> **WHAT TO PRODUCE**
Copy out every item below word for word, leaving out the pictures.

> **RECORDS FOR PROCESSING**
>> BEGIN
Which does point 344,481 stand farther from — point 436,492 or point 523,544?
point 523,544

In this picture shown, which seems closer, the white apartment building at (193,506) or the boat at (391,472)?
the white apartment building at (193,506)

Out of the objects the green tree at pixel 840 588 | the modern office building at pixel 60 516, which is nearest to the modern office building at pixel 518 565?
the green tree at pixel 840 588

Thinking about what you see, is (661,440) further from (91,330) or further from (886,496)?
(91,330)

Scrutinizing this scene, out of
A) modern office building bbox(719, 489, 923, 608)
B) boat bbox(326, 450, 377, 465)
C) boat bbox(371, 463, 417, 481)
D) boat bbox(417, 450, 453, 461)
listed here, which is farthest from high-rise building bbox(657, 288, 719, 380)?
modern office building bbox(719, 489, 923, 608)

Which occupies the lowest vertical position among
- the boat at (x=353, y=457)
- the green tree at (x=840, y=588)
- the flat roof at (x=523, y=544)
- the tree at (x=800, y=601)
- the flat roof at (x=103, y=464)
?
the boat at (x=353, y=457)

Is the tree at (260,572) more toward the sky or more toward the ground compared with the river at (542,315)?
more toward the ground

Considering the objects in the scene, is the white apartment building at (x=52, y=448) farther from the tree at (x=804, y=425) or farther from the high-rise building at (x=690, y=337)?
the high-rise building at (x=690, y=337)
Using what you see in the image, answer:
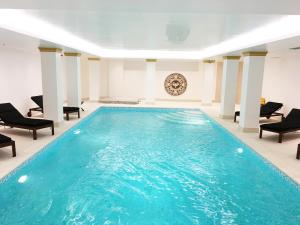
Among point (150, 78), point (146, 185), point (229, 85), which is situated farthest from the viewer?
point (150, 78)

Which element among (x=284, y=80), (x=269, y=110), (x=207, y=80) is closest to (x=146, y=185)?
(x=269, y=110)

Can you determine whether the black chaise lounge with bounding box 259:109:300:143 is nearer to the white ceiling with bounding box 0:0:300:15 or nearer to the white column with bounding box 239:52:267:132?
the white column with bounding box 239:52:267:132

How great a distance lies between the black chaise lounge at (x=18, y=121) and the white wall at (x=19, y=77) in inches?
59.9

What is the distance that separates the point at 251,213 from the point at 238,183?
1.22 m

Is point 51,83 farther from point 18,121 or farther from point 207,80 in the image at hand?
point 207,80

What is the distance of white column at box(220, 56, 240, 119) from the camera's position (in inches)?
469

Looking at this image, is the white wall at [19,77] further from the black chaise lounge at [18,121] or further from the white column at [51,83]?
the white column at [51,83]

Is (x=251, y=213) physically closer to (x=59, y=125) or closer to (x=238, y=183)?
(x=238, y=183)

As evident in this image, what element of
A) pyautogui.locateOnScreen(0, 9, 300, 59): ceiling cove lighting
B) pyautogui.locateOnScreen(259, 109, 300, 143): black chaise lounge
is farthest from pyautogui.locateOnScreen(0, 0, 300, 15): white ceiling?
pyautogui.locateOnScreen(259, 109, 300, 143): black chaise lounge

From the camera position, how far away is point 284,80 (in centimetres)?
1265

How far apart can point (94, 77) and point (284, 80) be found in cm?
1230

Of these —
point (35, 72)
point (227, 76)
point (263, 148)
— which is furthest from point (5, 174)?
point (227, 76)

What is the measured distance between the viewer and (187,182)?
5.43 meters

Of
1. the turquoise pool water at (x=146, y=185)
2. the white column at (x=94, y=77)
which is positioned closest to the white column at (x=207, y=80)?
the white column at (x=94, y=77)
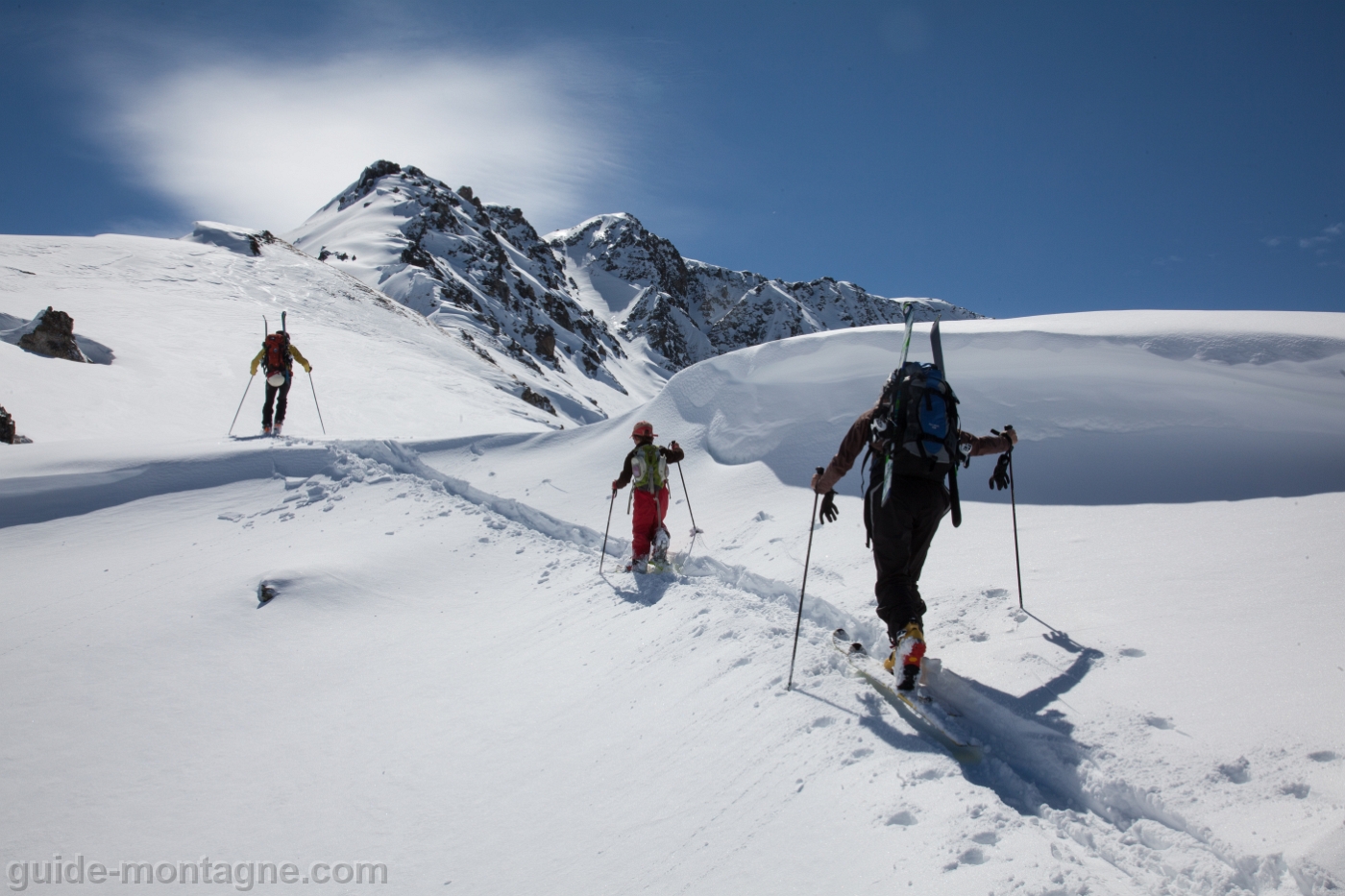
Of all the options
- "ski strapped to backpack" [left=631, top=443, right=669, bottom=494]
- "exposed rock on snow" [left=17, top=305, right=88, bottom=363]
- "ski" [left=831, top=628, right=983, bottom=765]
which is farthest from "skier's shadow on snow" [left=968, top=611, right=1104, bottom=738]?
"exposed rock on snow" [left=17, top=305, right=88, bottom=363]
>> END
> **PROBLEM SOLUTION**
Which does point 344,481 stand farther from — point 436,492 or point 523,544?
point 523,544

In this picture shown, which seems closer, the white apartment building at (193,506) or the boat at (391,472)?
the white apartment building at (193,506)

Out of the objects the green tree at pixel 840 588 | the modern office building at pixel 60 516, which is nearest to the modern office building at pixel 518 565?
the green tree at pixel 840 588

Thinking about what you see, is (661,440) further from (91,330) or further from (886,496)?
(91,330)

Scrutinizing this scene, out of
A) modern office building bbox(719, 489, 923, 608)
B) boat bbox(326, 450, 377, 465)
C) boat bbox(371, 463, 417, 481)
D) boat bbox(417, 450, 453, 461)
listed here, which is farthest from high-rise building bbox(657, 288, 719, 380)?
modern office building bbox(719, 489, 923, 608)

Which occupies the lowest vertical position among
- the boat at (x=353, y=457)
- the green tree at (x=840, y=588)
- the flat roof at (x=523, y=544)
- the tree at (x=800, y=601)
- the flat roof at (x=103, y=464)
?
the boat at (x=353, y=457)

Is the tree at (260,572) more toward the sky or more toward the ground compared with the river at (542,315)?
more toward the ground

Considering the objects in the scene, is the white apartment building at (x=52, y=448) farther from the tree at (x=804, y=425) or farther from the high-rise building at (x=690, y=337)?
the high-rise building at (x=690, y=337)
Using what you see in the image, answer:
Among point (150, 78), point (146, 185), point (229, 85), which is situated farthest from the viewer?
point (150, 78)

Which element among (x=284, y=80), (x=269, y=110), (x=207, y=80) is closest to (x=146, y=185)?
(x=269, y=110)

Can you determine whether the black chaise lounge with bounding box 259:109:300:143 is nearer to the white ceiling with bounding box 0:0:300:15 or nearer to the white column with bounding box 239:52:267:132?
the white column with bounding box 239:52:267:132

How great a distance lies between the black chaise lounge at (x=18, y=121) and the white wall at (x=19, y=77) in inches?
59.9

What is the distance that separates the point at 251,213 from the point at 238,183?
1.22 m

Is point 51,83 farther from point 18,121 or farther from point 207,80 in the image at hand?
point 207,80

What is the distance of white column at box(220, 56, 240, 119) from the camera's position (in inches)?
469

Looking at this image, is the white wall at [19,77] further from the black chaise lounge at [18,121] or further from the white column at [51,83]?
the white column at [51,83]

Is (x=251, y=213) physically closer to (x=59, y=125) or closer to (x=238, y=183)?
(x=238, y=183)

As evident in this image, what element of
A) pyautogui.locateOnScreen(0, 9, 300, 59): ceiling cove lighting
B) pyautogui.locateOnScreen(259, 109, 300, 143): black chaise lounge
is farthest from pyautogui.locateOnScreen(0, 0, 300, 15): white ceiling?
pyautogui.locateOnScreen(259, 109, 300, 143): black chaise lounge

From the camera position, how far away is point 284,80 (in centimetres)?
1265

How far apart can point (94, 77) and point (284, 80) be found in cm?
1230

Of these —
point (35, 72)
point (227, 76)
point (263, 148)
— which is furthest from point (5, 174)?
point (227, 76)

What is the measured distance between the viewer and (187,182)?
5.43 meters

Of
1. the turquoise pool water at (x=146, y=185)
2. the white column at (x=94, y=77)
which is positioned closest to the white column at (x=207, y=80)?
the white column at (x=94, y=77)
Of all the options
- "ski strapped to backpack" [left=631, top=443, right=669, bottom=494]
- "exposed rock on snow" [left=17, top=305, right=88, bottom=363]
- "ski" [left=831, top=628, right=983, bottom=765]
which is farthest from "skier's shadow on snow" [left=968, top=611, right=1104, bottom=738]?
"exposed rock on snow" [left=17, top=305, right=88, bottom=363]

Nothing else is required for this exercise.